## Your instructions
Check every line of the data below for "Vietnam". Copy each one that has it.
== Data supplied
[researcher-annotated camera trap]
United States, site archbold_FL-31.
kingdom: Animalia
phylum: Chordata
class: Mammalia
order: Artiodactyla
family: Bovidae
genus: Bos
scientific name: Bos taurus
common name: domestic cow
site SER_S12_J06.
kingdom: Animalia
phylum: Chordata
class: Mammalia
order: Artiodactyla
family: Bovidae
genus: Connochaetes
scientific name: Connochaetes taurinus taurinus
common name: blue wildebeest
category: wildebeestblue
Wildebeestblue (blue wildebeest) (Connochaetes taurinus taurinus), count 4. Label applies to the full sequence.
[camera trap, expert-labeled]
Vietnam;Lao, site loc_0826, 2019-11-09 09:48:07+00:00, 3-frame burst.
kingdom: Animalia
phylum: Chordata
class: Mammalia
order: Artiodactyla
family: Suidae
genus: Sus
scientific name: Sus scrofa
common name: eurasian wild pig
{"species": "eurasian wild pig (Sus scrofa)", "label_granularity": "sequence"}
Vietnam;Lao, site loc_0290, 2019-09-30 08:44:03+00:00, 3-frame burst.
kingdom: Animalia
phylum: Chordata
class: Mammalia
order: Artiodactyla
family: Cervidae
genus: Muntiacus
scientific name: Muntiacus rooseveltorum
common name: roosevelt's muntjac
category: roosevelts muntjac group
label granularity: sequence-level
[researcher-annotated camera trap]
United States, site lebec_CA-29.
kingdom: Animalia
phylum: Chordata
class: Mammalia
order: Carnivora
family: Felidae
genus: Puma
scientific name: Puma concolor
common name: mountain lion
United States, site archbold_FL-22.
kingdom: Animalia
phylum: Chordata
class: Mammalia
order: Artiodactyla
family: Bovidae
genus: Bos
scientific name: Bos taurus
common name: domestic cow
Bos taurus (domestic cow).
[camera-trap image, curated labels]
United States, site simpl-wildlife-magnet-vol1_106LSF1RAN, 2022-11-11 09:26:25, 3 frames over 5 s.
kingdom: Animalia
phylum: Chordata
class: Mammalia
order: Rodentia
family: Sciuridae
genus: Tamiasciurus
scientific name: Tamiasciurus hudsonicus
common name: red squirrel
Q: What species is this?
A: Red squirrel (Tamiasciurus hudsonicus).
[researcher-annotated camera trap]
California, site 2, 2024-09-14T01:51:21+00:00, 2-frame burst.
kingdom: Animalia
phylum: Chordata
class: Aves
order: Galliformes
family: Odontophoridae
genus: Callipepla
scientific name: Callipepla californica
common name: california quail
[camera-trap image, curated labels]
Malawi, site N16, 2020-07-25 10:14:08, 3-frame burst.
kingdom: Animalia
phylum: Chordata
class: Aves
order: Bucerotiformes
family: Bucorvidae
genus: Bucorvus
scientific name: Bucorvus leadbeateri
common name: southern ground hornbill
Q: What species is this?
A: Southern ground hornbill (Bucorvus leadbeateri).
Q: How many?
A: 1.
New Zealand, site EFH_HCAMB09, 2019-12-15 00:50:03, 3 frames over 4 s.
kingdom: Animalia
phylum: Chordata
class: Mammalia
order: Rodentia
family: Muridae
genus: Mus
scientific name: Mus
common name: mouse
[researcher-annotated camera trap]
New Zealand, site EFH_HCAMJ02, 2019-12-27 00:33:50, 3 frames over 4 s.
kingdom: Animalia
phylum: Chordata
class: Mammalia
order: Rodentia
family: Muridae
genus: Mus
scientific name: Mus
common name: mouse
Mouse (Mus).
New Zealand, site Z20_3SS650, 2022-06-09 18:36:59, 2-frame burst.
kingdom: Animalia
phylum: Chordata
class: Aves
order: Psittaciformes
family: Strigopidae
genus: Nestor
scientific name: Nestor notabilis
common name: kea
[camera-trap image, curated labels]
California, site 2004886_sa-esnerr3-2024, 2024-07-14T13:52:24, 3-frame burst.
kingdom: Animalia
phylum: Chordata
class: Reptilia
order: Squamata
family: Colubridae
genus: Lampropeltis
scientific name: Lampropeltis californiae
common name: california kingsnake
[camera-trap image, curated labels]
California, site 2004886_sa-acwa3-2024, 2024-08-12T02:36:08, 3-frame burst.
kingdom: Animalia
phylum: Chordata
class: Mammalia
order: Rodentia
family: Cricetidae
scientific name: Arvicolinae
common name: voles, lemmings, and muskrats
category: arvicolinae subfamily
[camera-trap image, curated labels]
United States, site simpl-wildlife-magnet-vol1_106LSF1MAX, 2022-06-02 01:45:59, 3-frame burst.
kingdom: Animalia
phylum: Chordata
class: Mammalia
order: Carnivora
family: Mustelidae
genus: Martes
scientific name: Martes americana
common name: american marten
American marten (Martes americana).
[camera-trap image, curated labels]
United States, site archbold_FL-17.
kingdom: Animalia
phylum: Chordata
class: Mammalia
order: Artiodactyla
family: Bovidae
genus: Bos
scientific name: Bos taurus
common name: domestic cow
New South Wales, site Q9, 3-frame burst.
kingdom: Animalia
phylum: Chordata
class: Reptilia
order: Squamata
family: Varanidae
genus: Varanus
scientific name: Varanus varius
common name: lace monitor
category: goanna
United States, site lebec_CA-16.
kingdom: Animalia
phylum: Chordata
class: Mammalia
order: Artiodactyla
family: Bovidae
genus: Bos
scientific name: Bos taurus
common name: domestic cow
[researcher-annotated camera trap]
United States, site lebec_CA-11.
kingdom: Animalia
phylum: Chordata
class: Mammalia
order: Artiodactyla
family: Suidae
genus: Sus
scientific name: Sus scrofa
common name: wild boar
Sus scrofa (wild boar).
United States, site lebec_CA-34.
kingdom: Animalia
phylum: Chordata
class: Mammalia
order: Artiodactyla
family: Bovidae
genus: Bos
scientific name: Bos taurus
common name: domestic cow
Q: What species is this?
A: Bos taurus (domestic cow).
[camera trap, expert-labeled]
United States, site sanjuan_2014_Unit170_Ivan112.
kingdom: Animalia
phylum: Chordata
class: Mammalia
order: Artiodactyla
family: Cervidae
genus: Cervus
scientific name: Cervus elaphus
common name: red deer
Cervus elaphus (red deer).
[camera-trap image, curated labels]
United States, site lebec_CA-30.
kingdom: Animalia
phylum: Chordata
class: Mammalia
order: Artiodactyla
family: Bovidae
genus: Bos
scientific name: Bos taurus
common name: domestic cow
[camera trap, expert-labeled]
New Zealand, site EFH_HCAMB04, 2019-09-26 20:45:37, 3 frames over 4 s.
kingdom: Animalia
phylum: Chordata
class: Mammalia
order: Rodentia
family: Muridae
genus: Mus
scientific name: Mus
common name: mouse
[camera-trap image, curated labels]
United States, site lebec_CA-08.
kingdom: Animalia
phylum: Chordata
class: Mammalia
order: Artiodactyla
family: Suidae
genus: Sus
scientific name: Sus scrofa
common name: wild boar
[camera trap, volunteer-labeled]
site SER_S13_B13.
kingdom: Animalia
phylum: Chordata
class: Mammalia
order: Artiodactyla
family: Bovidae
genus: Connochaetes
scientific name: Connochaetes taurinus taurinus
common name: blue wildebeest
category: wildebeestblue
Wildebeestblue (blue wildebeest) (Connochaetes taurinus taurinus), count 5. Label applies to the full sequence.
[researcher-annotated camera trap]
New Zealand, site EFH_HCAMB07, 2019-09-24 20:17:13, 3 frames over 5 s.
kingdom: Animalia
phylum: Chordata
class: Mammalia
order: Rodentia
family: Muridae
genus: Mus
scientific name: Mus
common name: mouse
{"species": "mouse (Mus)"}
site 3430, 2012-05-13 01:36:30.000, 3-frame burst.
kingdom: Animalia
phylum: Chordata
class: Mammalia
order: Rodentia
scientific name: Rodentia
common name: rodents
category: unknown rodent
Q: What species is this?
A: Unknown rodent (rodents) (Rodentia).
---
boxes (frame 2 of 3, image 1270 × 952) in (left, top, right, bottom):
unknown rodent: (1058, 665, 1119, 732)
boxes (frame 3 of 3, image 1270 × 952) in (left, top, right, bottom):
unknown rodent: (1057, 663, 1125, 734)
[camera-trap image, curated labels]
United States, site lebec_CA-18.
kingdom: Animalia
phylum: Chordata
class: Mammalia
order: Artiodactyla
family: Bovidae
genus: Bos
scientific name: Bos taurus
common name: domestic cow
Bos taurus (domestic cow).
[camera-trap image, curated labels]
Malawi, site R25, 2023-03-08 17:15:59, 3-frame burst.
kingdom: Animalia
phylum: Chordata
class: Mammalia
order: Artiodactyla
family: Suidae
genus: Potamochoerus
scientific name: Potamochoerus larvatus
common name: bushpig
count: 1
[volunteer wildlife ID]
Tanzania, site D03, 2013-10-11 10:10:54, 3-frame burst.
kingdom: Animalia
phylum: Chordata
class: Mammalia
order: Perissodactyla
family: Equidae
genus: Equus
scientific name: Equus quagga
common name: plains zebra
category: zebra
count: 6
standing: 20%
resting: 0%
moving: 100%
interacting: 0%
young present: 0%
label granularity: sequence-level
====
## Result for this exercise
Vietnam;Lao, site loc_0826, 2019-11-09 09:48:07+00:00, 3-frame burst.
Vietnam;Lao, site loc_0290, 2019-09-30 08:44:03+00:00, 3-frame burst.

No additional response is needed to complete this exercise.